=== TEXT SEGMENT ===
Reflection on Black Saturday – The Virgin Birth
The sermon during the Holy Friday service was about how Jesus fulfilled ancient OT prophecies.
The speaker spoke about virgin birth and related it to Jesus’ sinlessness, that is, not inheriting the sinful nature from a human father. He went on to assert that sinful nature can only transmit from the father to the children and not from the mother and claimed that there is a scientific explanation for it.
I’ve always think the argument for Jesus’ sinless nature due to the virgin birth is problematic. Protestant detested Catholics’ believe in the immaculate conception of Mary. But I think Catholics knew deep in their heart it was a problem as well, if we claimed that Jesus was sinless because he didn’t have a human father. Because Mary is a human being, who inevitably sin in the flesh. So to be consistent, the Catholics had to also teach that Mary was born without sin.
But that’s just delaying the problem to another stage. Because to be really consistent the solution would be ad infinitum.
=== LISTED ENTRIES ===
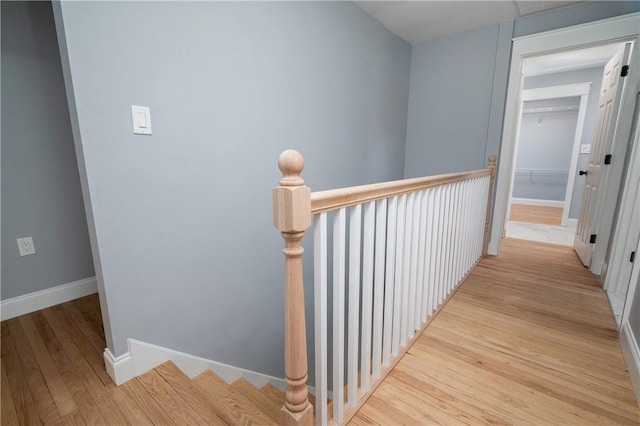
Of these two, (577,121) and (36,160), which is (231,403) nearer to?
(36,160)

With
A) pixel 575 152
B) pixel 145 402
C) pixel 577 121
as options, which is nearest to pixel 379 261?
pixel 145 402

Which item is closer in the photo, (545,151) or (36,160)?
(36,160)

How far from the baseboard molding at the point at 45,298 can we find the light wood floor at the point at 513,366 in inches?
88.7

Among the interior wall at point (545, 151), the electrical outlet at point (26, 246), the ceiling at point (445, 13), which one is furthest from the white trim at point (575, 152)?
the electrical outlet at point (26, 246)

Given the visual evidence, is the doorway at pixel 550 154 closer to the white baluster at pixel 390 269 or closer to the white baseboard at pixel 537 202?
the white baseboard at pixel 537 202

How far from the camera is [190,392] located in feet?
4.38

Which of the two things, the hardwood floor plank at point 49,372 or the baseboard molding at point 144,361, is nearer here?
the hardwood floor plank at point 49,372

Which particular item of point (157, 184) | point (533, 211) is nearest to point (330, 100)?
point (157, 184)

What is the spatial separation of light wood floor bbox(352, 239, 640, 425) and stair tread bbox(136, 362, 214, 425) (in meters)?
0.69

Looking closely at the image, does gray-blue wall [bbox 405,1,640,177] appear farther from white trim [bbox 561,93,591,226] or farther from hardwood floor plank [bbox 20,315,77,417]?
hardwood floor plank [bbox 20,315,77,417]

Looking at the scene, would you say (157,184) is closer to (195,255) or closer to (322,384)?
(195,255)

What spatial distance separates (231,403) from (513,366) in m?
1.37

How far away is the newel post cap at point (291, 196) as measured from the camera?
74 cm

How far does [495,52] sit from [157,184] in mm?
3227
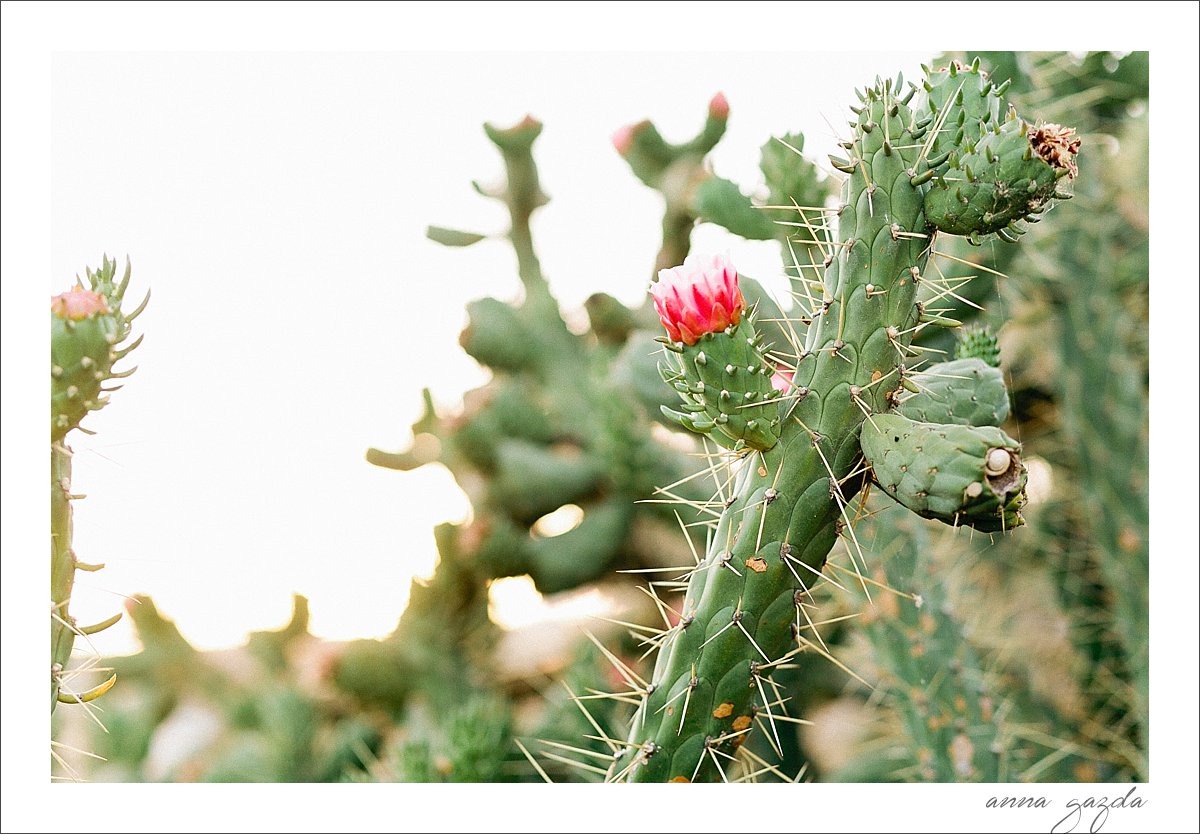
===
* **EXERCISE TASKS**
1. Working from the reflection on Black Saturday, begin at the words "The speaker spoke" and stop after "explanation for it.", substituting "miraculous conception" for "virgin birth".
2. According to the reflection on Black Saturday, why did the Catholics have to teach that Mary was born without sin?

* **RESULTS**
1.
The speaker spoke about miraculous conception and related it to Jesus’ sinlessness, that is, not inheriting the sinful nature from a human father. He went on to assert that sinful nature can only transmit from the father to the children and not from the mother and claimed that there is a scientific explanation for it.

2. The reflection says that claiming Jesus was sinless because he had no human father leaves a problem: Mary is a human being who inevitably sins in the flesh. To be consistent, the Catholics therefore had to teach that Mary was born without sin.